A Grey Zone

Despite grey regulation, investors bet on social e-commerce

Beidian, one of China’s big three social e-commerce sites, has attracted Hillhouse Capital as a new investor.

The new business model that has been dubbed “social e-commerce” is having its moment in the limelight.

Beidian said on Wednesday that it had raised Rmb860 million ($127 million) from investors that include Hillhouse Capital, Sequoia Capital, Xiang He Capital, Sinovation Ventures, IDG Capital, Gaorong Capital, and Capital Today.

The most recent fundraising was Beidian’s $70 million Series B round which was led by Hillhouse, according to a document seen by FinanceAsia. Beidian completed another round of funding earlier this year and the two together total $127 million, according to a source familiar with the matter.

As an e-commerce site, Beidian asks every customer to pay a membership fee and promises a commission for every new member that they recruit. Customers can also get a commission from every product that they sell via the site to other members. Because new customers are often recruited by their friends via the social media platform, this has been called “social e-commerce” in China.

Beidian has completed two rounds of fundraising in an extremely short amount of time. It is also the second social e-commerce site to grab the headlines this month. On May 3, Yunji, one of the first social e-commerce platforms in China, listed on Nasdaq with a valuation of $3 billion.

The business model of both Beidian and Yunji has often been accused of having a similar character to pyramid schemes. For this very reason, Yunji was fined by regulators in 2017 and it has started to rectify its business model since then. By the time of its IPO, the company said that it was switching to a membership system - to become the Costco of China.

Any kind of distribution system with more than two tiers is defined as a pyramid scheme in China. Yunji was fined for having a three-tier distribution system. It now claims to be only a one-tier system.

The regulators are not letting up on the secor. Huasheng Riji, another similar platform, was fined Rmb74 million, the highest amount to date, in March.

Beidian has not been penalised so far, but it does have more than one tier in its recruiting channel. “The company is just trying to become as large as possible before it is hit with a penalty by the regulators,” a source said. “If regulators intervene, they will just fix their business model.”

It seems that all of the social e-commerce sites are racing against time, to grow as much as possible before the regulators catch them.
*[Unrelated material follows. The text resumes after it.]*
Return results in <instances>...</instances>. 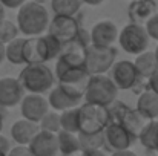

Beidian has said that proceeds will be used to upgrade its supply chain. Founded in 2017, Beidian claimed 44 million members last year, already higher than Yunji. And Beidian’s monthly active users are growing at 30% a month.

Investors are funding this business model as it has an incredibly high growth rate. “Yunji’s IPO is a successful example for early investors to exit,” said one private equity investor. “Clearly other social e-commerce platforms want to rush towards an IPO too.”

But there is always at least one voice of dissent. “Most of these social e-commerce sites make their profits from one-time purchases and increased membership,” said another private equity investor. “They don’t get to the heart of what 'social' really means.”